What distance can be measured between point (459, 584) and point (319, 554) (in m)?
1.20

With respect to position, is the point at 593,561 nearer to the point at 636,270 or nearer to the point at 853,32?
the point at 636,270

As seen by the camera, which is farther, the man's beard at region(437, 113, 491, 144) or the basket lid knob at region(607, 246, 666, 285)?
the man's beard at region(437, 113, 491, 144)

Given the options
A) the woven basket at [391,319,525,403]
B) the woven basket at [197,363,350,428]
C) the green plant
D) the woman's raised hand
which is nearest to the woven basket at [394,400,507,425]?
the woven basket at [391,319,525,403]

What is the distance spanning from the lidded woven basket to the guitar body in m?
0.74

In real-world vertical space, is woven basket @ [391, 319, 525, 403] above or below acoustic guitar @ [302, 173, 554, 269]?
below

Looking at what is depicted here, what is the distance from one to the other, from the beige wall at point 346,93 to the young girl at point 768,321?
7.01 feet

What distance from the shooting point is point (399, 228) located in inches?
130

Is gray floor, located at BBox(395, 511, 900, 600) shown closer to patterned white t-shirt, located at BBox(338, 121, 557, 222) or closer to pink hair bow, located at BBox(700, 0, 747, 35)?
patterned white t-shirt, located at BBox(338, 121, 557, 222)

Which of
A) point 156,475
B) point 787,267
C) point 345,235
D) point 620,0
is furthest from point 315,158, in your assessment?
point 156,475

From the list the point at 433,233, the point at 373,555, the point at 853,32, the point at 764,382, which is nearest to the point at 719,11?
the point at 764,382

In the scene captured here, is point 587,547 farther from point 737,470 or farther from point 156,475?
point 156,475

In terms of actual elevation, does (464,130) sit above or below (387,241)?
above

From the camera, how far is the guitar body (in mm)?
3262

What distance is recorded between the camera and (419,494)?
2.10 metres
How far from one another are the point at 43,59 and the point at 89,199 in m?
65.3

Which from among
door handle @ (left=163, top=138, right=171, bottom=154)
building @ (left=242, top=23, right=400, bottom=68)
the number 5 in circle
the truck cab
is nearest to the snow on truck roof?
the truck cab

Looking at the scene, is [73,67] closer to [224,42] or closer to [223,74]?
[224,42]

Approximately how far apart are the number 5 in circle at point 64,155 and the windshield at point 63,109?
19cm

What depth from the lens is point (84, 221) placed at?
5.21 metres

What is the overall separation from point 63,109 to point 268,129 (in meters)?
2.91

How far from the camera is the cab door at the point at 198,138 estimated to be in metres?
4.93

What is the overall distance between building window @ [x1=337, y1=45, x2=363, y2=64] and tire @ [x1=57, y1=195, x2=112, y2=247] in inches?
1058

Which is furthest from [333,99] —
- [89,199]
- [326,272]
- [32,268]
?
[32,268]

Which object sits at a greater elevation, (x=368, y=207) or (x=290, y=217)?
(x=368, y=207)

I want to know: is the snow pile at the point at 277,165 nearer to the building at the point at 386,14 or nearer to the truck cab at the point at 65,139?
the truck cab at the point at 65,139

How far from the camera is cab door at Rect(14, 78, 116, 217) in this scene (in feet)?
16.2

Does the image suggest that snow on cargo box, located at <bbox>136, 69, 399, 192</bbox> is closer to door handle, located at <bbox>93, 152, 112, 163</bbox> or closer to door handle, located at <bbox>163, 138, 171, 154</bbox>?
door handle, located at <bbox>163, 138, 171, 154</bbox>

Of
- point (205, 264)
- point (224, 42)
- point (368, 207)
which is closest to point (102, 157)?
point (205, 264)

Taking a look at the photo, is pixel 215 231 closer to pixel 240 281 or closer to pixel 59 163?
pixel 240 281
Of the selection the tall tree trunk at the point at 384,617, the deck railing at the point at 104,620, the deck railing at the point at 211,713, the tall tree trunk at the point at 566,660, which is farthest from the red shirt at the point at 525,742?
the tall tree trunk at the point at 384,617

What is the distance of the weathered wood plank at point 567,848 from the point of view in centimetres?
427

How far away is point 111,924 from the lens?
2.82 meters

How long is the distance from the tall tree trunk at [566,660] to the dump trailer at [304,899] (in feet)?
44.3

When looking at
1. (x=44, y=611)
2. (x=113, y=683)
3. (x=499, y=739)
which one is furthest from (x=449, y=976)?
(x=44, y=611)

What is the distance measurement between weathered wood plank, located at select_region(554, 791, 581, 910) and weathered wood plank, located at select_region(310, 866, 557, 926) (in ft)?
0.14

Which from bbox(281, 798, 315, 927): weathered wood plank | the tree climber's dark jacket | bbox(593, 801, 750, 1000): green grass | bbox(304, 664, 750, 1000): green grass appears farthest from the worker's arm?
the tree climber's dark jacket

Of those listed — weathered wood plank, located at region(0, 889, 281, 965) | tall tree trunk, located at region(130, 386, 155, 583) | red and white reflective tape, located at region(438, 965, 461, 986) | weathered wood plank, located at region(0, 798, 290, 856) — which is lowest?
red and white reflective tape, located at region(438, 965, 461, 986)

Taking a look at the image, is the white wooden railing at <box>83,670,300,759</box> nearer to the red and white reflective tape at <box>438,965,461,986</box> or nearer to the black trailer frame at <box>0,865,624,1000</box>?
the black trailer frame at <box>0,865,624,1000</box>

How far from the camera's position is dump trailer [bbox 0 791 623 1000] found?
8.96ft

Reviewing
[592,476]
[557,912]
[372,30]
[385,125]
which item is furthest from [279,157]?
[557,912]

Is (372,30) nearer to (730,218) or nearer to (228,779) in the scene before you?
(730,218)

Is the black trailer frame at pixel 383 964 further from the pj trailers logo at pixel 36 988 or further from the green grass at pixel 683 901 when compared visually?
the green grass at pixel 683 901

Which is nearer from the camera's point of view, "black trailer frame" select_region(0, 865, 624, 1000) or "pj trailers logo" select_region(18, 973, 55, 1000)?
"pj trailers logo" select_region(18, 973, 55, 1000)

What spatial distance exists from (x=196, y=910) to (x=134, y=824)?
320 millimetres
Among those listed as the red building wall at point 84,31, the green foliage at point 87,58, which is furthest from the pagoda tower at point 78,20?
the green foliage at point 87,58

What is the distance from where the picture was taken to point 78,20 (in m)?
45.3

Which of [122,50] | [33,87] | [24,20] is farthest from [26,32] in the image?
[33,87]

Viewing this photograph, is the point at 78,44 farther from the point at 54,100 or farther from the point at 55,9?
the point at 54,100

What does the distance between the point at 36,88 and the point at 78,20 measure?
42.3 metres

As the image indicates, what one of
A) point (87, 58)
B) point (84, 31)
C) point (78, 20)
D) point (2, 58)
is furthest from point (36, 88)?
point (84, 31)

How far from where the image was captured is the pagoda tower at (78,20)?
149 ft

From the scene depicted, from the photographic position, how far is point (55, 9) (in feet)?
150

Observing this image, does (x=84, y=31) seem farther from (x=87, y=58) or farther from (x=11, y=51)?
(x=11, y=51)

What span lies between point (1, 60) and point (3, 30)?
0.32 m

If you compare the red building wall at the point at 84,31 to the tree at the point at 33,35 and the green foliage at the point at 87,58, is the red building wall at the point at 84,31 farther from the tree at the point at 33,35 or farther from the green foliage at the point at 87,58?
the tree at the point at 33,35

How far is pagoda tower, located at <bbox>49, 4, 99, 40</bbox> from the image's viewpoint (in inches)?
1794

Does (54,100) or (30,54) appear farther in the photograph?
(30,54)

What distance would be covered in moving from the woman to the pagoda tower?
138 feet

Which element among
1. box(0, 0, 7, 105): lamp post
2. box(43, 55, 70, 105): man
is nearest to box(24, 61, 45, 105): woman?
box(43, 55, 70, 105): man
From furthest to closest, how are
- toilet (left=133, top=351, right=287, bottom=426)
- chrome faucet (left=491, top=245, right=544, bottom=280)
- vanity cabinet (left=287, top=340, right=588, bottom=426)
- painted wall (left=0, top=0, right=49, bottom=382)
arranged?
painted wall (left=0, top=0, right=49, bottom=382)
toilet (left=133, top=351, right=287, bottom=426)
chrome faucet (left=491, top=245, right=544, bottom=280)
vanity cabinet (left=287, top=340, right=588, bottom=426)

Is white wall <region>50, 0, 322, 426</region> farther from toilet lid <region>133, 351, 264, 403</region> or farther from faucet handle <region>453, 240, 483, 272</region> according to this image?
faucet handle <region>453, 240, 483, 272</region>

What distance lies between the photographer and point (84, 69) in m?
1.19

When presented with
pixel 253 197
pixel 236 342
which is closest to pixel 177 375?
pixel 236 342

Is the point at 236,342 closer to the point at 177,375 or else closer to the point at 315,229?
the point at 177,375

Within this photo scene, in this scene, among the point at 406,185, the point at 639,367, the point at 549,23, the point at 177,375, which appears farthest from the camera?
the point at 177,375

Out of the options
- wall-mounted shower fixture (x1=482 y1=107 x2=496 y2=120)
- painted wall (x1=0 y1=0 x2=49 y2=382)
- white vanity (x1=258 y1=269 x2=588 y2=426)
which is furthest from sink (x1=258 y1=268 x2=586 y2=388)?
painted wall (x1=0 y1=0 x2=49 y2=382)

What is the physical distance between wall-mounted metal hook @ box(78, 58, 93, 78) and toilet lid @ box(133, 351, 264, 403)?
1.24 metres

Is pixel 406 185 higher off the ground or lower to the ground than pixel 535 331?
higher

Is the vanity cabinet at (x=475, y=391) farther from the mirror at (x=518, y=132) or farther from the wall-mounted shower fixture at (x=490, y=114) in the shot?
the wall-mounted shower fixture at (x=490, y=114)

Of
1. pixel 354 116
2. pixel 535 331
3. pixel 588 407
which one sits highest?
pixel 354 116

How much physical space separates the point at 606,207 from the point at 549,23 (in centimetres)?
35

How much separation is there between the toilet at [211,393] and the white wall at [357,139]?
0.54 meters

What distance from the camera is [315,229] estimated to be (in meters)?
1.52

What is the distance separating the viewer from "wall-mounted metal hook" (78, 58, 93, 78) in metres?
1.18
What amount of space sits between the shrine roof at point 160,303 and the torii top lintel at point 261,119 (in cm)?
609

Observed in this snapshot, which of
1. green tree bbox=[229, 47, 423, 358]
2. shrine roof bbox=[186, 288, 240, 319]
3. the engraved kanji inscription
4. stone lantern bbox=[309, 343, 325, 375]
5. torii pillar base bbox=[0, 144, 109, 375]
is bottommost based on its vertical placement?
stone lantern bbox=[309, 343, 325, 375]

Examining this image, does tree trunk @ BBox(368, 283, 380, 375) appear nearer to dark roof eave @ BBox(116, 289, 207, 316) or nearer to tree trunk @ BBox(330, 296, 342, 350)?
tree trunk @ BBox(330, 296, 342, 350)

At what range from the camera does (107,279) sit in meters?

= = =

Requirement: Rewrite the lines of the rows as a Markdown table with the columns No. and Line. Begin at the line that contains "From the list", stop after the line that contains "5.21 metres", number each line, and leave out blank lines.

Reply:
| No. | Line |
|---|---|
| 1 | From the list the point at 433,233, the point at 373,555, the point at 853,32, the point at 764,382, which is nearest to the point at 719,11? |
| 2 | the point at 764,382 |
| 3 | In the scene captured here, is point 587,547 farther from point 737,470 or farther from point 156,475? |
| 4 | point 156,475 |
| 5 | In terms of actual elevation, does (464,130) sit above or below (387,241)? |
| 6 | above |
| 7 | From the camera, how far is the guitar body (in mm)? |
| 8 | 3262 |
| 9 | What distance is recorded between the camera and (419,494)? |
| 10 | 2.10 metres |
| 11 | How far from one another are the point at 43,59 and the point at 89,199 in m? |
| 12 | 65.3 |
| 13 | Which from among |
| 14 | door handle @ (left=163, top=138, right=171, bottom=154) |
| 15 | building @ (left=242, top=23, right=400, bottom=68) |
| 16 | the number 5 in circle |
| 17 | the truck cab |
| 18 | is nearest to the snow on truck roof? |
| 19 | the truck cab |
| 20 | Looking at the scene, is [73,67] closer to [224,42] or closer to [223,74]? |
| 21 | [224,42] |
| 22 | Approximately how far apart are the number 5 in circle at point 64,155 and the windshield at point 63,109? |
| 23 | 19cm |
| 24 | What depth from the lens is point (84, 221) placed at? |
| 25 | 5.21 metres |